STATED GOAL:
Extract every line of text from the data below without changing a word, and leave out the pictures.

▽

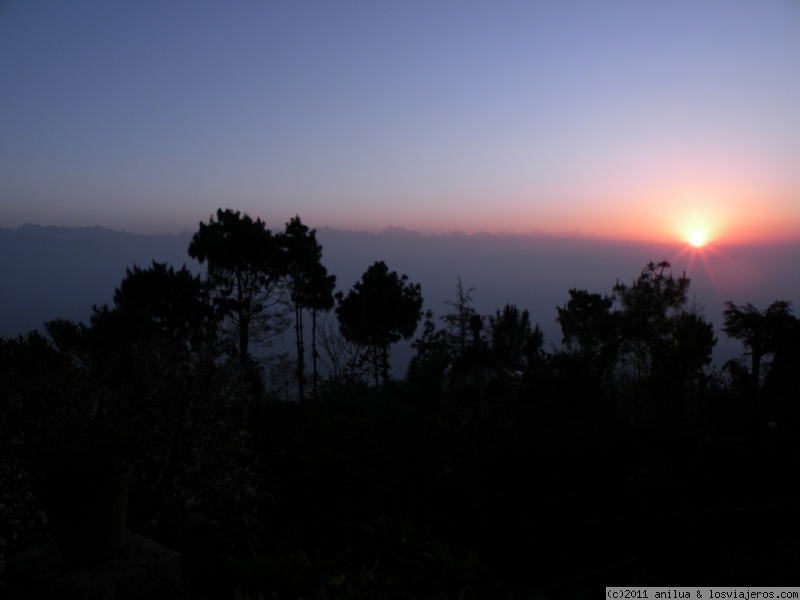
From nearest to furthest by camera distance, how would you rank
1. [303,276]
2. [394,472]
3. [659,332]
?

△

WRITTEN ANSWER:
From nearest to furthest by camera distance, how would you rank
1. [303,276]
2. [394,472]
3. [659,332]
?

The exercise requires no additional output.